>> BEGIN Source records
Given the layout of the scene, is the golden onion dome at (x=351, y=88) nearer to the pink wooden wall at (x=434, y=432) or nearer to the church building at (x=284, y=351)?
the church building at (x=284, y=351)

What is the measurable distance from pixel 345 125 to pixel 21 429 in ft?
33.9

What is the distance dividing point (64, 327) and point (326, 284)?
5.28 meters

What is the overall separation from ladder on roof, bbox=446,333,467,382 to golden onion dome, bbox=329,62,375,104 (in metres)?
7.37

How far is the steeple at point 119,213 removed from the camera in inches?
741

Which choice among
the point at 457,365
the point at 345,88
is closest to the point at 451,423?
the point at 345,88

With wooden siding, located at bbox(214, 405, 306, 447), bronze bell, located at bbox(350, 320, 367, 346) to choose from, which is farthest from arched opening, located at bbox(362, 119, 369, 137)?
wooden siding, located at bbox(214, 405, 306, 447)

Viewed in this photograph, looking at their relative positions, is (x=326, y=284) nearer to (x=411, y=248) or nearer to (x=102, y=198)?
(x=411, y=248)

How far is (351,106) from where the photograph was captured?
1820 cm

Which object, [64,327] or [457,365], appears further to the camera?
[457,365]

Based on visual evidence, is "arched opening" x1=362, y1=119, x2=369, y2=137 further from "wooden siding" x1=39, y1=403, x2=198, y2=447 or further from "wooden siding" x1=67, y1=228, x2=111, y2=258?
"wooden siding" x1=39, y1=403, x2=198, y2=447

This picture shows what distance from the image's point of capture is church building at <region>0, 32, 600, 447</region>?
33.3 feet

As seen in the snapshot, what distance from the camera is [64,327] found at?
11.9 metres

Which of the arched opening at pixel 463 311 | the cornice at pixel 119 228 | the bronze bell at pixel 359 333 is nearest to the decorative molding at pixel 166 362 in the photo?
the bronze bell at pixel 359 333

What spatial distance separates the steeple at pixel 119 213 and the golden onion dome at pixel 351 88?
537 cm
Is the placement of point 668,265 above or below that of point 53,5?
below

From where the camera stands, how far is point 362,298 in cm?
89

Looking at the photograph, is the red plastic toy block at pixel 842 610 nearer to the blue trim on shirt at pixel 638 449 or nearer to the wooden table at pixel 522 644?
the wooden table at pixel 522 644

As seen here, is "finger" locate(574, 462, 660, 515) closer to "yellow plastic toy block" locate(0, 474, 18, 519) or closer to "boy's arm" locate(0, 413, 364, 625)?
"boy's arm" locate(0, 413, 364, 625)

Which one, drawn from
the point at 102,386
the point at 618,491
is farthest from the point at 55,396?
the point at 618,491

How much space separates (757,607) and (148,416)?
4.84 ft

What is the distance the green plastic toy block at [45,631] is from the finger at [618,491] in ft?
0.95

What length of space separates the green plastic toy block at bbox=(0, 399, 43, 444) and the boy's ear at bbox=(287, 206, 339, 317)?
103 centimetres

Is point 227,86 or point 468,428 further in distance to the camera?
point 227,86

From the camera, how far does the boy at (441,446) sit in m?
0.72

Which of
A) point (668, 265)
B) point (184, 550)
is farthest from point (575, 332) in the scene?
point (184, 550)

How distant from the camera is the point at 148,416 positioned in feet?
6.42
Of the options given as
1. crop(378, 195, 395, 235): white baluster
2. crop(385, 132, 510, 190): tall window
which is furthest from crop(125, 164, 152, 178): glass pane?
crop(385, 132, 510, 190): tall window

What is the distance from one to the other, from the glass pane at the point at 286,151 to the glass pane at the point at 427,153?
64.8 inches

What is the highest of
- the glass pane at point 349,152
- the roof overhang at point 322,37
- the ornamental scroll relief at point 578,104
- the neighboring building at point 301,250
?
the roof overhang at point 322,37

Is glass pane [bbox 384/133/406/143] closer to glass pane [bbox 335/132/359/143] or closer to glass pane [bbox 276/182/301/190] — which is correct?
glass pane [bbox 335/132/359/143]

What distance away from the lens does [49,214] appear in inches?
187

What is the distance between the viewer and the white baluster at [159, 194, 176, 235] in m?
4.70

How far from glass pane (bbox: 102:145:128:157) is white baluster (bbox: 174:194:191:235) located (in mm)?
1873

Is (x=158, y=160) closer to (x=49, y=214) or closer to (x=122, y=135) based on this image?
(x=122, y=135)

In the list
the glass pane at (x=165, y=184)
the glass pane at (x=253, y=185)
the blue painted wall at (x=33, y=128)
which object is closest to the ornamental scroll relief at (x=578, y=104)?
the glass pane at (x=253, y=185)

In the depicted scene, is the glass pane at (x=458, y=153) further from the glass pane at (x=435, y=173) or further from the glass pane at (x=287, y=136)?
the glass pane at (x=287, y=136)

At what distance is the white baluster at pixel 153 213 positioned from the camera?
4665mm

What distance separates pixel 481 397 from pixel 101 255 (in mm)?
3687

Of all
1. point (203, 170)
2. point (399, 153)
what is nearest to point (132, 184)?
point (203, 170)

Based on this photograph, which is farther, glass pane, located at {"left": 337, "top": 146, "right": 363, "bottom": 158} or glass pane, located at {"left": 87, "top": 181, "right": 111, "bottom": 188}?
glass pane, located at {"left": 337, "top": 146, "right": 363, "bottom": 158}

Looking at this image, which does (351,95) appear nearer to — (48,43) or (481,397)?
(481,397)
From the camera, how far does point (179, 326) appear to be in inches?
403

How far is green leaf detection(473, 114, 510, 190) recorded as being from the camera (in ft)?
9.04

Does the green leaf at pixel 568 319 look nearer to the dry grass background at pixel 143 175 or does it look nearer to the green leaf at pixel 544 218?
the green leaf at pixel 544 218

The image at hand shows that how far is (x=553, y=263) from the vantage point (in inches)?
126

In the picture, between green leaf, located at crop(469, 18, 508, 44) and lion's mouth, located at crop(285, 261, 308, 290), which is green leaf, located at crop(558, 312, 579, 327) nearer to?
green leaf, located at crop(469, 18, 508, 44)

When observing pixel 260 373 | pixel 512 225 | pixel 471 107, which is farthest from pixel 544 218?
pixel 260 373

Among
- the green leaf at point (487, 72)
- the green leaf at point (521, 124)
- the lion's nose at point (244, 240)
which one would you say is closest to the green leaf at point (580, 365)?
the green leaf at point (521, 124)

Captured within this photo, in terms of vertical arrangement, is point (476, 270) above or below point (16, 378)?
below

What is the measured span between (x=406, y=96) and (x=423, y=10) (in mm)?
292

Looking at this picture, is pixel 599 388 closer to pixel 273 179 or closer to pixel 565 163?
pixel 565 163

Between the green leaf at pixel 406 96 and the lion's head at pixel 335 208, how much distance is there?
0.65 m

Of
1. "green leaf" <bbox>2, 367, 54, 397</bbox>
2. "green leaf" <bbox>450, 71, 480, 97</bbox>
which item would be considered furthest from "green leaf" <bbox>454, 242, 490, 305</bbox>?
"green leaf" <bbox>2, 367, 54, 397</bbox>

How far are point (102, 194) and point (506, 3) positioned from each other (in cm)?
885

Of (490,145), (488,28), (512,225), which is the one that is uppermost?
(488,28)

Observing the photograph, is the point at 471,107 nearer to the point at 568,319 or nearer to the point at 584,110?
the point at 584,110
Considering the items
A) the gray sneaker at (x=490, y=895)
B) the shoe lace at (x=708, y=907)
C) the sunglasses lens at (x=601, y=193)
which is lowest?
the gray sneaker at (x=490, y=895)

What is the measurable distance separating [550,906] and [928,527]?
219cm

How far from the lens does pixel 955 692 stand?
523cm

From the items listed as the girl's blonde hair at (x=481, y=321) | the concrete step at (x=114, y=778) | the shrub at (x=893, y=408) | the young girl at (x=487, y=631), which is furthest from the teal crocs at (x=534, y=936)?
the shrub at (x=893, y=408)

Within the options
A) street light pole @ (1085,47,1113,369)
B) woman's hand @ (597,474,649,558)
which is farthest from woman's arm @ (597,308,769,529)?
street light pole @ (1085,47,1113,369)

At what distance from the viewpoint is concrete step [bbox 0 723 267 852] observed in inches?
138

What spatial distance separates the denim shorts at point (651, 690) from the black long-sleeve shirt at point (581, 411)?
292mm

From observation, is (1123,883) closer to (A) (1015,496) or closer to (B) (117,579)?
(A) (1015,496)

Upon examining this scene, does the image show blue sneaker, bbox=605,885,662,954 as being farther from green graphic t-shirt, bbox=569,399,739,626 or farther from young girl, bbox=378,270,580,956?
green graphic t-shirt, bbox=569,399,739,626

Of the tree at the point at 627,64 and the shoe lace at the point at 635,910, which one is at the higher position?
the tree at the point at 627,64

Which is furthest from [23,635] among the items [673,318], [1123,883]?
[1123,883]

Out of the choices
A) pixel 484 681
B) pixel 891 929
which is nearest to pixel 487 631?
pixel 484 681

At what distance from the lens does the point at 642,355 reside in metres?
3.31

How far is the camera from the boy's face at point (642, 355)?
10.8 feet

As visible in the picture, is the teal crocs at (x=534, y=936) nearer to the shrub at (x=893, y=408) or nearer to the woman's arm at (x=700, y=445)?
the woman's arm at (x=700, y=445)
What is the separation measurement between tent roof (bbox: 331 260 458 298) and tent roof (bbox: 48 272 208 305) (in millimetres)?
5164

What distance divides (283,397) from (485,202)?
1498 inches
>> END Source records
__Given exercise__
Reproduce exactly, with nothing added, the lines from the one that contains "Of the tree" to the end of the data.

__Task response__
Of the tree at the point at 627,64 and the shoe lace at the point at 635,910, which one is at the higher position?
the tree at the point at 627,64

Which is furthest from [23,635] among the items [673,318], [1123,883]?
[1123,883]

Out of the choices
A) pixel 484 681
B) pixel 891 929
which is nearest to pixel 487 631?
pixel 484 681

At what distance from the lens does the point at 642,355 reside in metres?
3.31

How far is the camera from the boy's face at point (642, 355)?
10.8 feet

As visible in the picture, is the teal crocs at (x=534, y=936) nearer to the shrub at (x=893, y=408) or nearer to the woman's arm at (x=700, y=445)?
the woman's arm at (x=700, y=445)
What is the separation measurement between tent roof (bbox: 331 260 458 298) and tent roof (bbox: 48 272 208 305) (in millimetres)?
5164

What distance divides (283,397) from (485,202)?
1498 inches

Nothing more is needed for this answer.